In this study, most of the caregivers were married (76) comparable with other studies (Chindaprasirt et al., 2014; Garlo et al., 2010; Goldstein et al., 2004; Liu et al., 2018; Lukhmana et al., 2015; Seibl-Leven et al., 2018). Married caregivers were less burdened than others (comprising unmarried, widower, and divorced). This finding was similar to that of other studies (Gaston-Johansson, Lachica, Fall-Dickson, & Kennedy, 2004; Park et al., 2012; Yusuf, Adamu, & Nuhu, 2011). Unmarried caregivers might face excess burden due to lack of support and lack of partner to share problems. In this study, most of the caregivers were employed (74%) as in other studies (Garlo et al., 2010; Liu et al., 2018; Lukhmana et al., 2015).
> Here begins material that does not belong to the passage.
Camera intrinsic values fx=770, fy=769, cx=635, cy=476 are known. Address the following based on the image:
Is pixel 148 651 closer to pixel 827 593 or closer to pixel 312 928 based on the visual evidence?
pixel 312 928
Most of them were the sole earning member in the family. However, burden was more among the unemployed caregivers. This could be due to additional economic burden.
Conclusion
Half of the caregivers had some level of psychosocial burden. Age was one of the determinants which was found to be significantly associated with the burden of caregivers. Hence, we recommend a counseling center at all cancer hospitals and public health care facilities (those providing cancer-related services) for caregivers, which can reduce their psychosocial burden.
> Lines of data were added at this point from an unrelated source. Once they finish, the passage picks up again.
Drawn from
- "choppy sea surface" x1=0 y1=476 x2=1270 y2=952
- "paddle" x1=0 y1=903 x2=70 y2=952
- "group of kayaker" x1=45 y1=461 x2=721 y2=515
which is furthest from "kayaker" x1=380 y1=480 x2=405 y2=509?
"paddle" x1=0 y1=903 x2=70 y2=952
As it is a cross-sectional study, a temporal association cannot be established between factors determining the psychosocial burden among patients. This study was conducted in hospital setting where the patients who avail services hail from Karnataka and neighboring states of Kerala and Tamil Nadu, hence the results can be generalized to the same population. An analytical study design like case–control or cohort study should be conducted to find out the determinants of psychosocial burden among caregivers of cancer patients, preferably multicentric.
Footnotes
Declaration of Conflicting Interests
The author(s) declared no potential conflicts of interest with respect to the research, authorship, and/or publication of this article.
Funding
The author(s) received no financial support for the research, authorship, and/or publication of this article.